AI Grand ICT Research Center, Dong-eui University, Busan 47340, Republic of Korea.
Department of Computer Software Engineering, Dong-eui University, Busan 47340, Republic of Korea.
Sensors (Basel). 2022 Dec 9;22(24):9656. doi: 10.3390/s22249656.
In this paper, we propose an intra-picture prediction method for depth video by a block clustering through a neural network. The proposed method solves a problem that the block that has two or more clusters drops the prediction performance of the intra prediction for depth video. The proposed neural network consists of both a spatial feature prediction network and a clustering network. The spatial feature prediction network utilizes spatial features in vertical and horizontal directions. The network contains a 1D CNN layer and a fully connected layer. The 1D CNN layer extracts the spatial features for a vertical direction and a horizontal direction from a top block and a left block of the reference pixels, respectively. 1D CNN is designed to handle time-series data, but it can also be applied to find the spatial features by regarding a pixel order in a certain direction as a timestamp. The fully connected layer predicts the spatial features of the block to be coded through the extracted features. The clustering network finds clusters from the spatial features which are the outputs of the spatial feature prediction network. The network consists of 4 CNN layers. The first 3 CNN layers combine two spatial features in the vertical and horizontal directions. The last layer outputs the probabilities that pixels belong to the clusters. The pixels of the block are predicted by the representative values of the clusters that are the average of the reference pixels belonging to the clusters. For the intra prediction for various block sizes, the block is scaled to the size of the network input. The prediction result through the proposed network is scaled back to the original size. In network training, the mean square error is used as a loss function between the original block and the predicted block. A penalty for output values far from both ends is introduced to the loss function for clear network clustering. In the simulation results, the bit rate is saved by up to 12.45% under the same distortion condition compared with the latest video coding standard.

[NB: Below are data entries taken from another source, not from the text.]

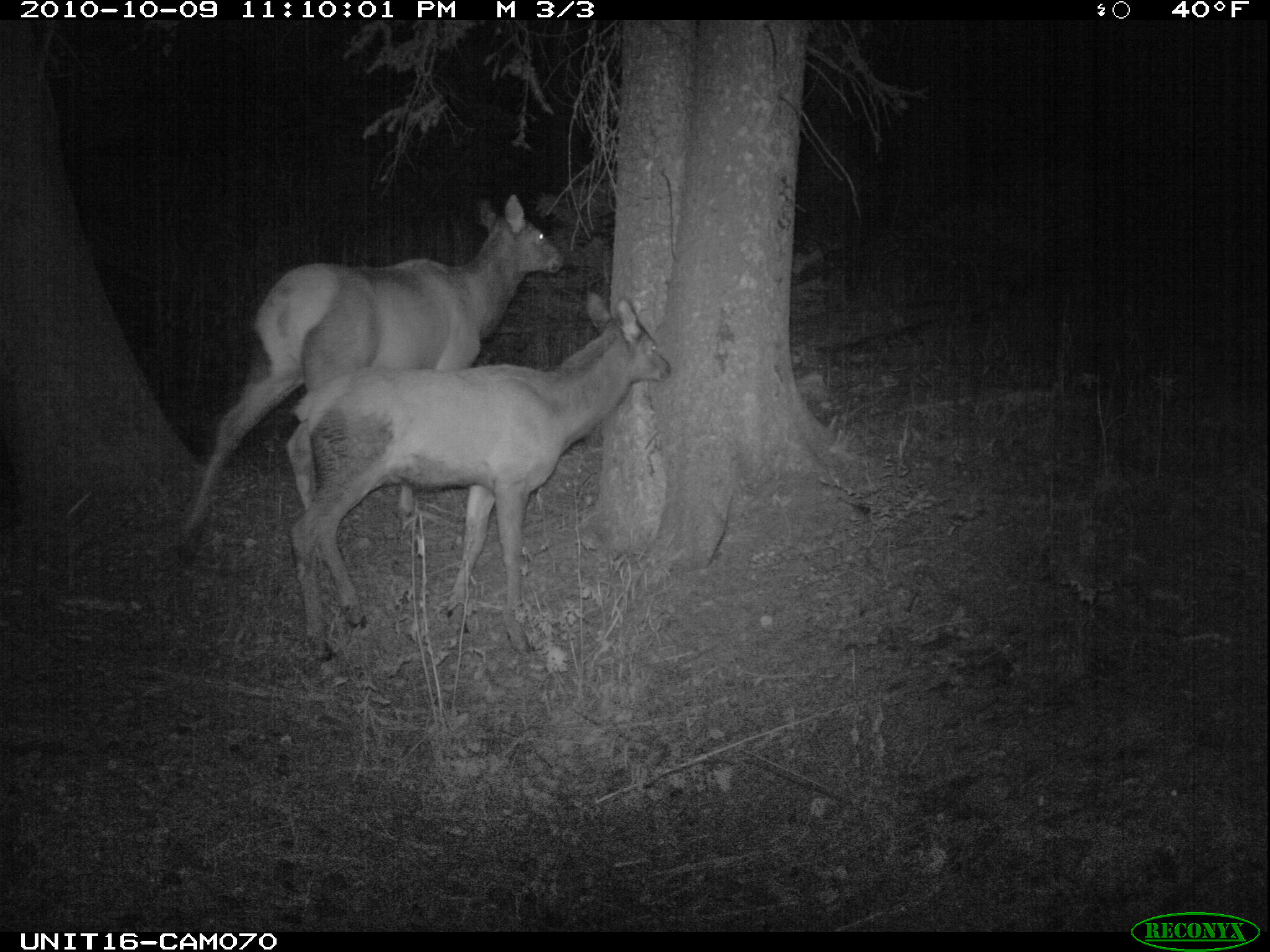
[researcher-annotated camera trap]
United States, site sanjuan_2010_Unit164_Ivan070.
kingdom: Animalia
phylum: Chordata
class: Mammalia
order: Artiodactyla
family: Cervidae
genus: Cervus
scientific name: Cervus elaphus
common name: red deer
Cervus elaphus (red deer).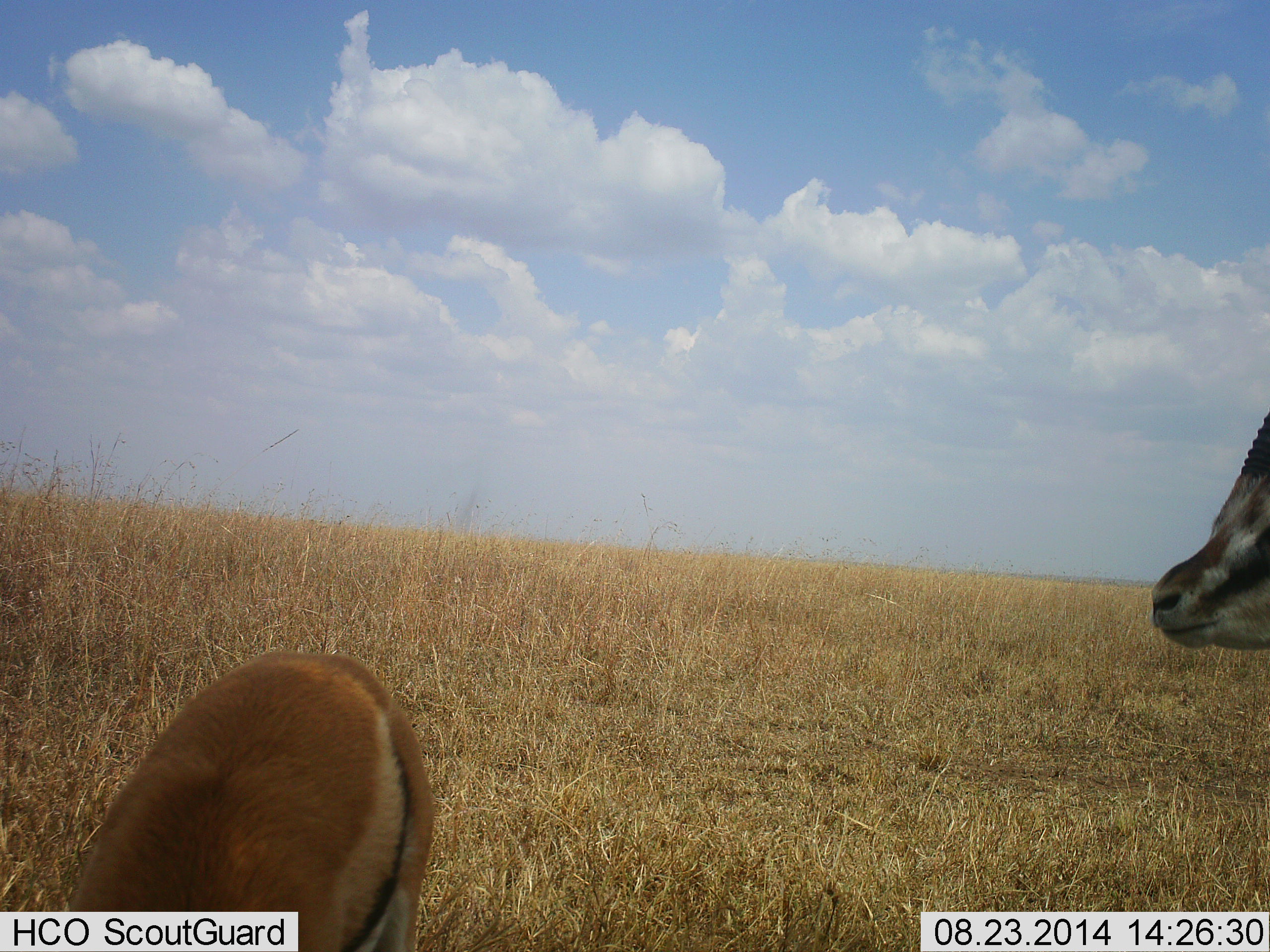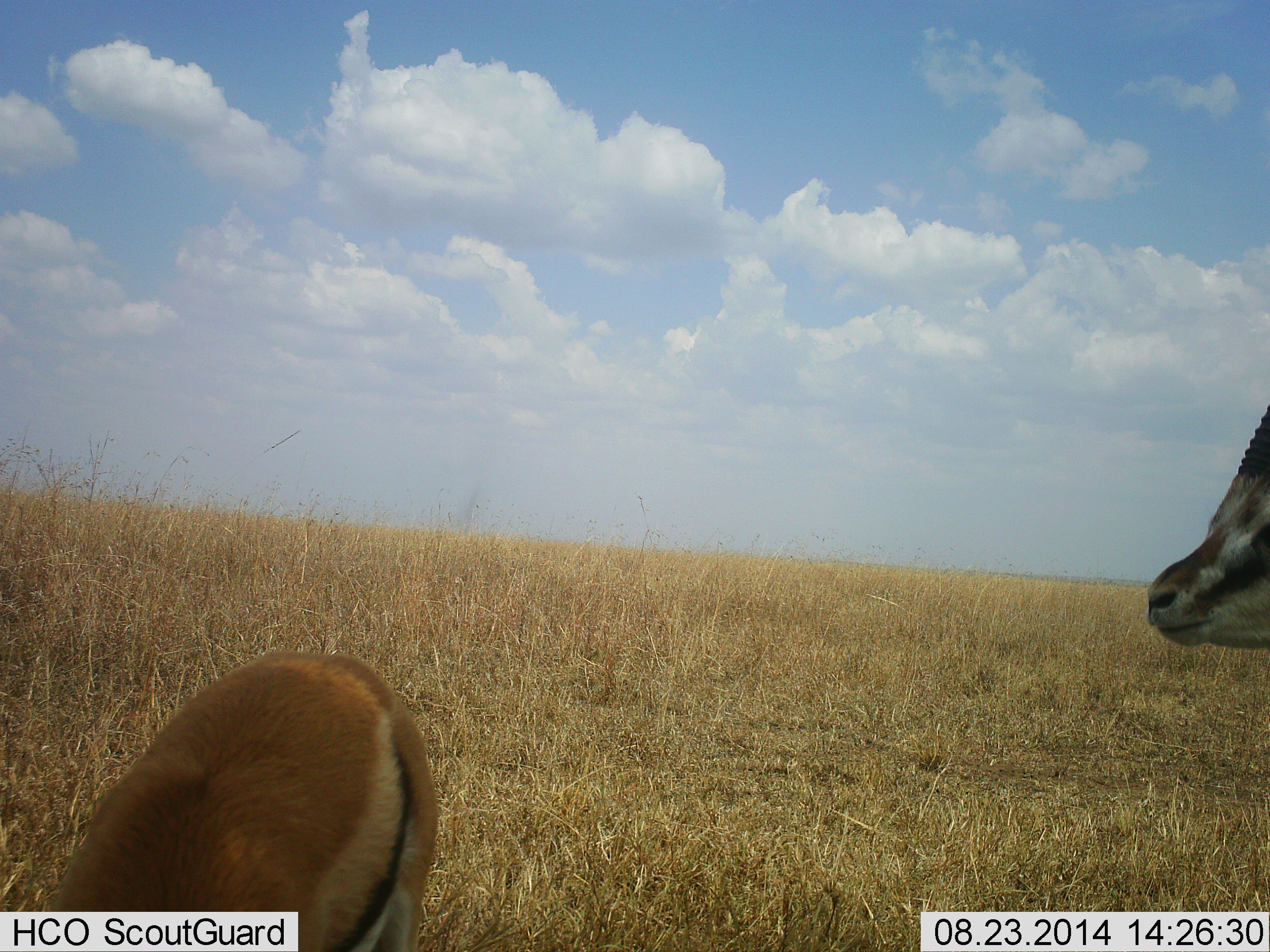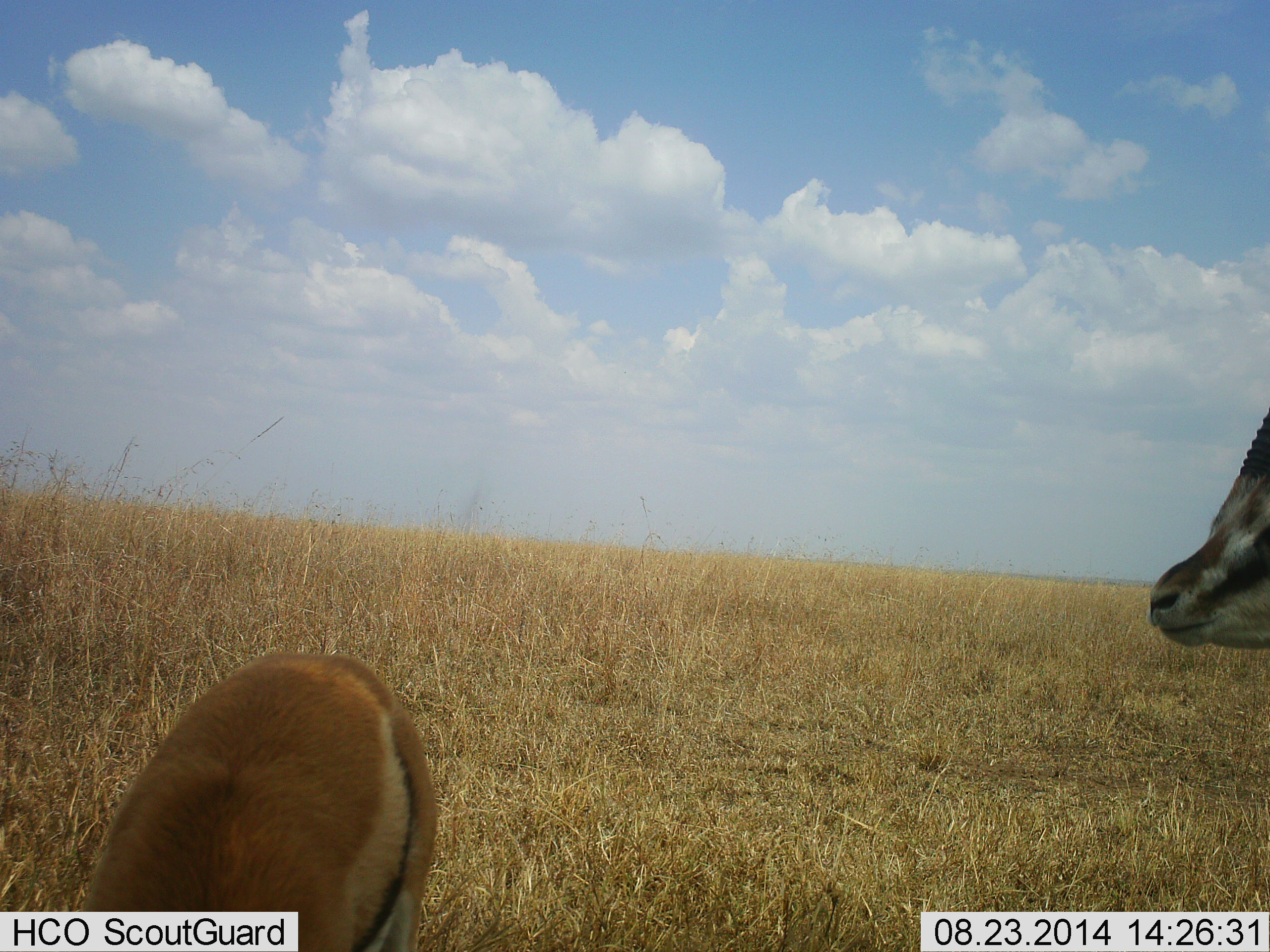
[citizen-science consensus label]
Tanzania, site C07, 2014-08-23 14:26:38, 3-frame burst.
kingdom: Animalia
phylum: Chordata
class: Mammalia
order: Artiodactyla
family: Bovidae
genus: Eudorcas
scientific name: Eudorcas thomsonii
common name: thomson's gazelle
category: gazellethomsons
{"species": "gazellethomsons (thomson's gazelle) (Eudorcas thomsonii)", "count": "2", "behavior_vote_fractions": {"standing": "70%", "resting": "0%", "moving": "0%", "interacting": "0%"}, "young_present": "10%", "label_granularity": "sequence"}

在本文中,我们通过神经网络提出了一种基于块聚类的深度视频帧内预测方法。所提出的方法解决了具有两个或更多聚类的块会降低深度视频帧内预测性能的问题。所提出的神经网络由空间特征预测网络和聚类网络组成。空间特征预测网络利用垂直和水平方向的空间特征。该网络包含一维卷积神经网络(1D CNN)层和全连接层。1D CNN 层从参考像素的顶部块和左侧块分别提取垂直方向和水平方向的空间特征。1D CNN 层旨在处理时间序列数据,但也可以通过将特定方向上的像素顺序视为时间戳来应用于找到空间特征。全连接层通过提取的特征预测要编码的块的空间特征。聚类网络从空间特征预测网络的输出中找到聚类。该网络由 4 个卷积神经网络(CNN)层组成。前 3 个 CNN 层将垂直和水平方向的两个空间特征进行组合。最后一层输出像素属于聚类的概率。通过聚类的代表值预测块中的像素,聚类的代表值是属于聚类的参考像素的平均值。对于各种块大小的帧内预测,块被缩放为网络输入的大小。通过所提出的网络的预测结果被缩放回原始大小。在网络训练中,原始块和预测块之间的均方误差用作损失函数。为了实现清晰的网络聚类,损失函数中引入了输出值远离两端的惩罚。在仿真结果中,与最新的视频编码标准相比,在相同失真条件下,比特率可节省高达 12.45%。